Under ideal arithmetic, each elementary operation is carried out as if in exact arithmetic and only its result is rounded to a machine number:

a~b=rd(ab),{+,,,/},a,bF.a \mathbin{\tilde{*}} b = \mathrm{rd}(a * b), \qquad * \in \{+, -, \cdot, /\}, \quad a, b \in \mathbb{F}.

The tilde marks the machine operation ~\tilde{*} as distinct from the exact one * it approximates.

This is the behavior the IEEE floating-point standard prescribes — though, as a technological matter, not every computer implements it faithfully. For error analysis it is handier to weaken the exact equality into a bound: every machine operation returns the true result perturbed by a small relative amount,

a~b=(ab)(1+ε(a,b)),ε(a,b)<ε~=O(ρ).a \mathbin{\tilde{*}} b = (a * b)\,\bigl(1 + \varepsilon(a, b)\bigr), \qquad |\varepsilon(a, b)| < \tilde{\varepsilon} = O(\rho).

The perturbation ε(a,b)\varepsilon(a, b) depends on the operands, but its size is always controlled. The O(ρ)O(\rho) here is big-O notation, read “on the order of ρ\rho”: it means the bound ε~\tilde{\varepsilon} is at most some fixed constant times the resolution ρ\rho, so it stays proportional to ρ\rho and shrinks right along with it as the precision improves. A single rounding, then, is utterly harmless. The real question is what happens when millions of them compound over a long computation: do the individual errors stay independent and roughly cancel, or do they reinforce and grow? Estimating that accumulated influence is the job of round-off error analysis, and the standard worked example is Horner’s method for evaluating a polynomial — the classic case for tracing how round-off builds up across a long chain of multiply–add steps.

Further sources of errors

Round-off is the most basic source of error, but it is not the only one, and on modern hardware it is rarely the worst. Double-precision arithmetic carries so many significant digits that the resolution ρ\rho is minuscule, so the errors that actually dominate a real computation usually come not from the number format but from the deliberate approximations a method makes. Three of these are worth naming.

The discretization error is the error from solving a problem on a discrete set of points instead of on the underlying continuum — sampling a continuous function at grid points, or stepping an ODE forward in finite jumps rather than continuously.

This is the direct cost of the discretization that every method on this page relies on, and it is the one these methods spend most of their effort controlling. Once a concrete method is in hand, the discretization error splits into a local part (made in a single step) and a global part (accumulated across all steps), and the central questions become how fast each shrinks as the step size goes to zero.
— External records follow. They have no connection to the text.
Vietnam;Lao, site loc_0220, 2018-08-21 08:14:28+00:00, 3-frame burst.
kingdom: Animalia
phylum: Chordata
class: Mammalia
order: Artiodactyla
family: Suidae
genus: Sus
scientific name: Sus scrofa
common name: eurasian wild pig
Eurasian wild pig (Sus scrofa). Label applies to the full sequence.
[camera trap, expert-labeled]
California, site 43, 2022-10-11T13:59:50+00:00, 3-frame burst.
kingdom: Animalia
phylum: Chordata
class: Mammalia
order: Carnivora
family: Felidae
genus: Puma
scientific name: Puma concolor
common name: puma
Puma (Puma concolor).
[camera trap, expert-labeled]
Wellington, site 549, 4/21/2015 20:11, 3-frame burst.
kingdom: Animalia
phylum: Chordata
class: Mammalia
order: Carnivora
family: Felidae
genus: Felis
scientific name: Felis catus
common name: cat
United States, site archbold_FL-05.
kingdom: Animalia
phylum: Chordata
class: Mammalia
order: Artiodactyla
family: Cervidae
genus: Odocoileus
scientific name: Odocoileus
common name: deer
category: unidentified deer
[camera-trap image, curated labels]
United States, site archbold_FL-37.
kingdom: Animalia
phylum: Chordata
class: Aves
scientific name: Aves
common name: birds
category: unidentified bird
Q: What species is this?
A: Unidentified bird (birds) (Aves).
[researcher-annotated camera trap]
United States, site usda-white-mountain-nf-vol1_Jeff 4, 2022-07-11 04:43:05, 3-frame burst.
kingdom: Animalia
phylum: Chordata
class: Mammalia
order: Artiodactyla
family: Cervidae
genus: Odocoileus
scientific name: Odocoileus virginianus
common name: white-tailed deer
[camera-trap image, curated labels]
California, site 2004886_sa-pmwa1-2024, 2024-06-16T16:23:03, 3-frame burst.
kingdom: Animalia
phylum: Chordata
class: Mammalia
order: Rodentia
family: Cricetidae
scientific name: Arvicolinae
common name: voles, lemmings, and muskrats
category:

The truncation error is the error from stopping an iterative process after finitely many steps, instead of running it to its (often infinite) completion.

This takes a few common shapes. A series computed term by term has to be cut off after NN terms, leaving out the infinite tail — the same series-to-polynomial truncation seen earlier, now viewed as a source of error. Root-finding by Newton’s method likewise produces only a sequence of ever-better approximations to a true root; the iteration has to be stopped somewhere, either after a fixed number NN of steps or once the change from one step to the next becomes insignificant, and whatever distance remains to the exact root is truncation error.

The data error is the error already present in the input: the data fed to a computation are often measurements, and measurements are inexact.

Data error is different in kind from the other two — it has nothing to do with the algorithm or the machine, but is baked into the problem before any computation starts. It cannot be reduced by a better method or finer precision, only carried along, and how much it grows or shrinks as it passes through a computation turns out to be a property of the problem itself, taken up later on this page.

Round-off, discretization, truncation, data — each is a separate way the computed answer can drift from the true one, and a sound numerical method has to keep an eye on all of them at once.